Vitamin B12 is one example of his overblown concern. He emphasizes the myriad of problems that can occur from B12 deficiency, which are quite frightening. In fact, if you allow vitamin B12 deficiency to go on long enough, you’ll die – and along the way some pretty bad things are going to happen. But all you need to know is to take a supplement and you’ll likely have a better B12 status than your average omnivore.

I’m not going to go through every nutrient he mentions and point out what I think he got right and wrong – but you can check out any of them at VeganHealth.org.

Kresser asks, “But don’t vegetarians live longer than omnivores?” He answers, “While it’s true that some observational studies suggest that vegetarians and vegans enjoy longer lifespans, these studies were plagued by the ‘healthy user bias’.”

He goes on to explain that people with healthy lifestyle habits choose to be vegetarian and so the lower mortality of vegetarians can be explained simply by other lifestyle factors.

Kresser singles out the Health Food Shoppers (HFS) study as being the one study that has risen above healthy user bias, and points out that it showed vegetarians to be no better off than non-vegetarians.

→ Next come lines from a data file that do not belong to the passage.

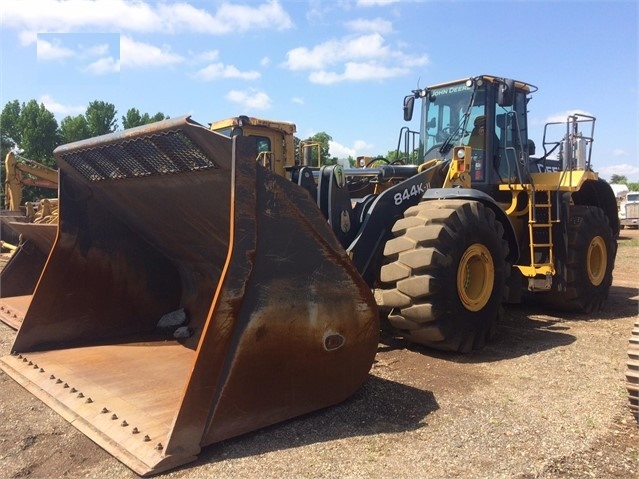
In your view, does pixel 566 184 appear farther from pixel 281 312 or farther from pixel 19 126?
pixel 19 126

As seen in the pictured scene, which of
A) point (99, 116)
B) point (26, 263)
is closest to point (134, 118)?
point (99, 116)

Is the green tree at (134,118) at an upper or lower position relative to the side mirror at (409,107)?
upper

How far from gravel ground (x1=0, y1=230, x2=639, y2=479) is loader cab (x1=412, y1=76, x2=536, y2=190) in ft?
8.41

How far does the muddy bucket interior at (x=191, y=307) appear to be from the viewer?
300 centimetres

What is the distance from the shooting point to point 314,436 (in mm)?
3195

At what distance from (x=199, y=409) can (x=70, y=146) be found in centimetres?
250

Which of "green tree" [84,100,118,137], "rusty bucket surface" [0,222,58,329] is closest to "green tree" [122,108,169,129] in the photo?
"green tree" [84,100,118,137]

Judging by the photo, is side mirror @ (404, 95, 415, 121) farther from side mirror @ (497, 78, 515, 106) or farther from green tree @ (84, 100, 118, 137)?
green tree @ (84, 100, 118, 137)

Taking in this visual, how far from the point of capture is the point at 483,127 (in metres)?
6.62

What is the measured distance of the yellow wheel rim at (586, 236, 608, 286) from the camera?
7.48m

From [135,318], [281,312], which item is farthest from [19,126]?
[281,312]

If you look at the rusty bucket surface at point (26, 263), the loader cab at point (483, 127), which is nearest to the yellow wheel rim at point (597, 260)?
the loader cab at point (483, 127)

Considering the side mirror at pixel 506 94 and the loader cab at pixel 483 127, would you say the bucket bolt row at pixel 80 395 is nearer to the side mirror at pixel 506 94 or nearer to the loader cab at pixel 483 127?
the loader cab at pixel 483 127

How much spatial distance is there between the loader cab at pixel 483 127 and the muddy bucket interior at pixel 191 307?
3.46 m
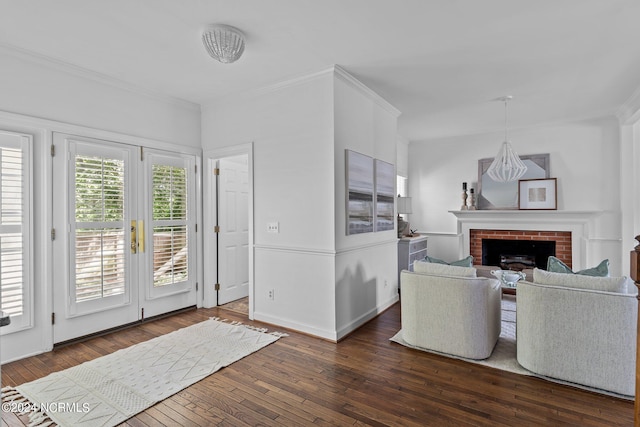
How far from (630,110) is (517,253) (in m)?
2.59

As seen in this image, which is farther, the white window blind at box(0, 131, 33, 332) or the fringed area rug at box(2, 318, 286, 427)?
the white window blind at box(0, 131, 33, 332)

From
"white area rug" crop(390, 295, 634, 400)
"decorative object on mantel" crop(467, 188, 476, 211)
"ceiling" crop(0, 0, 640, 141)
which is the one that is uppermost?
"ceiling" crop(0, 0, 640, 141)

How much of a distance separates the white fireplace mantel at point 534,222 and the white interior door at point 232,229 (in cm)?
378

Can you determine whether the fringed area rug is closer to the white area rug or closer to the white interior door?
the white interior door

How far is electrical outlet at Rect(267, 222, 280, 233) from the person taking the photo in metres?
3.91

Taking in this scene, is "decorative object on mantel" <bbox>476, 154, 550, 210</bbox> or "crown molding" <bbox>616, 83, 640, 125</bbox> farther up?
"crown molding" <bbox>616, 83, 640, 125</bbox>

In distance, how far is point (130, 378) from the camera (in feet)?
8.93

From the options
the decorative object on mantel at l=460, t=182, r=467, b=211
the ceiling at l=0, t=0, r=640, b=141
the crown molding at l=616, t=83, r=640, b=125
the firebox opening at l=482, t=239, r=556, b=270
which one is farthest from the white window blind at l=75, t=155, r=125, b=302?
the crown molding at l=616, t=83, r=640, b=125

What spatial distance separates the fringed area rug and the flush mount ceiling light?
2.59m

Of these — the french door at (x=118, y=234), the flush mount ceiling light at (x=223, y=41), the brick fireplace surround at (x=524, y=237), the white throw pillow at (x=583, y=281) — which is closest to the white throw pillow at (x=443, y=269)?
the white throw pillow at (x=583, y=281)

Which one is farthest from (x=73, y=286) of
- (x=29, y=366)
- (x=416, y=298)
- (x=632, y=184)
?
(x=632, y=184)

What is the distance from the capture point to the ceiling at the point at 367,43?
2520 mm

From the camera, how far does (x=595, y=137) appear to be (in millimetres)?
5418

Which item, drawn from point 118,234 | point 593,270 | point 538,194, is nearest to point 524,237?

In fact, the HFS study is one of the weakest study designs of all the cohort studies comparing mortality rates of vegetarians. In the 1996 paper on the HFS that Kresser cites, the authors state:

“Another limitation is that the questionnaire was short and did not include several important food groups (for example, dairy products, fish, alcoholic drinks), did not allow us to estimate energy intake, and did not include other factors known to be associated with health (exercise, socioeconomic status, past smoking habits). We were therefore unable to explore whether the significant associations observed were partly due to confounding by other dietary or non-dietary variables.”

In contrast, the Adventist Health Study-2, which produced the most recently published paper on vegetarian mortality, adjusted for smoking, exercise, income, education, alcohol, geographic region, and sleep. They found that vegans had a 15% lower rate of early death than non-vegetarians (this finding was not statistically significant, though very close).

Additionally, there are good reasons why a vegan diet might lead to lower mortality – much lower LDL cholesterol levels, body mass index, and hypertension. There is very strong evidence to suggest vegans have only a fraction of the risk of type 2 diabetes, partly due to plant iron being harder to absorb (link).

Kresser says, “Still, while it may be possible to obtain adequate nutrition on a vegetarian diet, it is not optimal – as the research above indicates.”

I will agree that meat-eating is the more convenient choice for getting some nutrients – though sometimes it’s an all too convenient way to get too many, such as in the case of iron, saturated fat, and cholesterol.

While we don’t yet know for certain if a vegan diet increases the chance of living longer, when you consider the dearth of studies showing that meat-eaters live longer than vegetarians, it seems like a jump to conclude that meat-eating is the “optimal” choice.